Tra le critiche avanzate c'è anche l'idea che il taxi rosa può essere ad uso e consumo solo delle donne che appartengono alle classi più agiate, allargando di fatto il divario economico tra la popolazione dal momento che l'iniziativa ignora tutte le ragazze e le signore che ogni giorno prendono la metro o i pullman pubblici e non possono permettersi un mezzo di trasporto privato. Tuttavia le associazioni femminili e le attiviste egiziane sono concordi sul fatto che un'iniziativa del genere non può essere efficace se la legge che già c'è non viene applicata in ogni singolo caso di violenza. In Egitto la legge contro le molestie verbali e fisiche è stata promulgata nel giugno 2014 e prevede una pena detentiva che va dai sei mesi ai sei anni di carcere ed il pagamento di una multa che va dalle 5 mila fino alle 50 mila lire egiziane.
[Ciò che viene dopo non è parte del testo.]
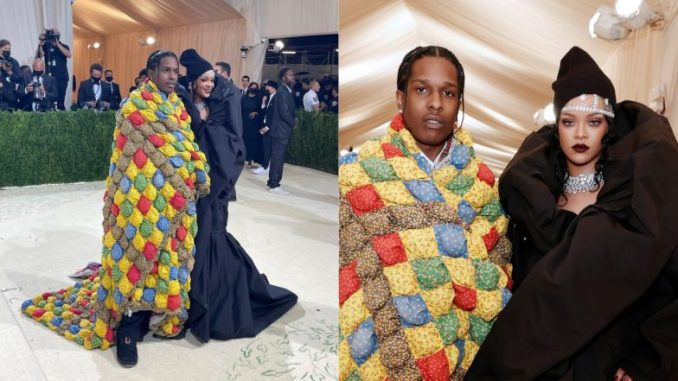 Lovebirds Rihanna, A$AP Rocky Take Met Gala 2021 Red Carpet by Storm With Contrasting Style Statements (View Pics)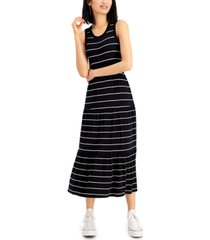 style & co tiered striped maxi dress, created for macy's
Secondo il report delle Nazioni Unite del 2013 oltre il 90% delle donne egiziane tra i 10 e i 35 anni d'età ha subito una molestia fisica o verbale dall'inizio della Rivoluzione del 2011. Sempre nel 2014 la ricerca della Fondazione Reuters "Women rights in the Arab contries" definisce l'Egitto il peggior Paese tra i ventidue Stati della Lega Araba dove essere donna a causa dell'endemico problema delle molestie sessuali e dell'alto tasso di mutilazioni genitali.